Величие закона (как на Синае) внушает благоговение (не робость, которая отталкивает, и не очарование, которое приглашает к знакомству), которое пробуждает в подданном уважение к своему господину, а в данном случае, поскольку он находится в нас самих, чувство возвышенности нашей собственной судьбы, которая для нас привлекательнее всего прекрасного. Но добродетель, то есть твердое отношение к выполнению своего долга, также благотворна по своим последствиям, более чем все, чего может достичь в мире природа или искусство; и великолепный образ человечества, созданный в этой своей форме, позволяет сопровождать милости, которые, однако, если еще говорят о долге, держатся на почтительном расстоянии. Если же мы посмотрим на те приятные последствия, которые добродетель, если бы она повсюду нашла себе дорогу, распространила бы в мире, то моральный разум вовлекает в игру чувственность (силой воображения). Только победив чудовищ, Геракл становится Мусагетом,57 перед работой которого трепещут те добрые сестры. Эти спутницы Венеры Урании становятся сестрами-богинями вслед за Венерой Дионы, как только вмешиваются в дело долга и хотят дать за это пружины. – Если мы теперь спросим, что является эстетическим качеством, темпераментом добродетели, так сказать, мужественной и потому жизнерадостной, или тревожной, склоненной и подавленной, то вряд ли нам понадобится ответ.

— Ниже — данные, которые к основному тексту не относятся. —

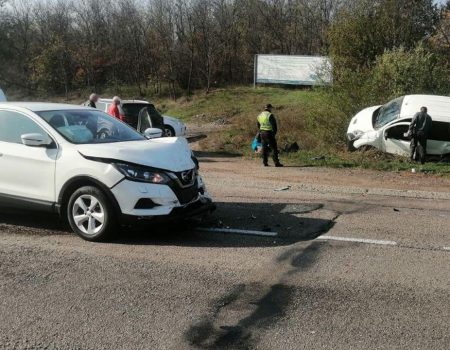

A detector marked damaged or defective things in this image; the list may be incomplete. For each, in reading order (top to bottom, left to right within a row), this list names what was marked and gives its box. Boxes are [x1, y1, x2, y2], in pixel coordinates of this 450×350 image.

damaged white car [350, 95, 450, 157]
cracked headlight [112, 163, 171, 185]
cracked asphalt [0, 157, 450, 350]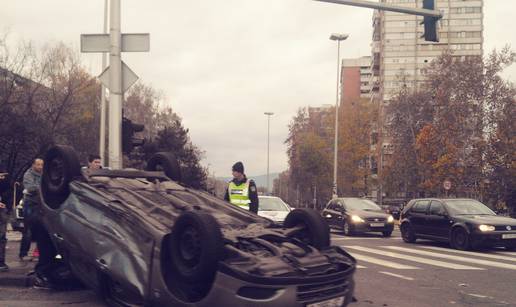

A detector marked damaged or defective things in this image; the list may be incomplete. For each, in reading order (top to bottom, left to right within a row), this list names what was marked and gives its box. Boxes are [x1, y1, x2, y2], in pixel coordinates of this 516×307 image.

overturned car [39, 146, 354, 306]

Последнее рабское состояние души никогда не может иметь места без скрытой ненависти к закону, и бодрое сердце в исполнении долга (а не утешение в признании его) является признаком почтительности добродетельного нрава, даже в благочестии, которое состоит не в самоистязании кающегося грешника (что очень двусмысленно…), а в твердой решимости стать лучше в будущем, которая, подстегиваемая хорошими успехами, должна порождать бодрое настроение духа, без которого никогда нельзя быть уверенным, что человек также любит себя. …), а в твердой решимости поступать в будущем лучше, которая, подстегиваемая хорошими успехами, должна порождать бодрое настроение духа, без которого никогда нельзя быть уверенным, что человек полюбил и добро, т.е. что он взял его в свои максимальные рамки. Радостное впечатление, которое произвело на Канта это рассмотрение Шиллера, видно из его письма к Кёрнеру от 18 мая 1794 года: В новом издании своей «Философско-религиозной теории» Кант позволил себе высказаться по поводу моего сочинения о грации и достоинстве и защититься от содержащихся в нем нападок. Он отзывается о моем труде с большим уважением и называет его работой руки мастера. Я не могу выразить, как я рад, что это письмо попало в его руки и что оно произвело на него такое впечатление». Какое глубокое почтение и непритворная радость выражены в этих строках! Это почитание ученика, почти ученика по отношению к мастеру, радость смешивается со скромным почтением к великому человеку века, которому по счастливой случайности попало в руки его письмо и побудило его так высоко оценить его. И с другой стороны, Кёрнер снова оказался прав, когда с обоснованной гордостью ответил своему Шиллеру замечанием, которое говорит о многом: «То, что Кант высоко ценит вас, меня не удивляет. В характере ваших умов есть определенное сходство, которое можно заметить при ближайшем сравнении» (25 мая 1794 года).